GOAL OF THE EXERCISE:
Set down, word for word, the stretch of lines from the one containing "category: gazellethomsons" to the end of the records below.

Stored data entries
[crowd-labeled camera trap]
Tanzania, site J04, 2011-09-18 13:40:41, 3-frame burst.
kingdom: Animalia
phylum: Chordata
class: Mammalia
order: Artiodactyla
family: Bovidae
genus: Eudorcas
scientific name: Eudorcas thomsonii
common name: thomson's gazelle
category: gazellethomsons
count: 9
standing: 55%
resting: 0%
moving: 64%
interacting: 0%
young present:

ANSWER TO THE PROBLEM:
category: gazellethomsons
count: 9
standing: 55%
resting: 0%
moving: 64%
interacting: 0%
young present:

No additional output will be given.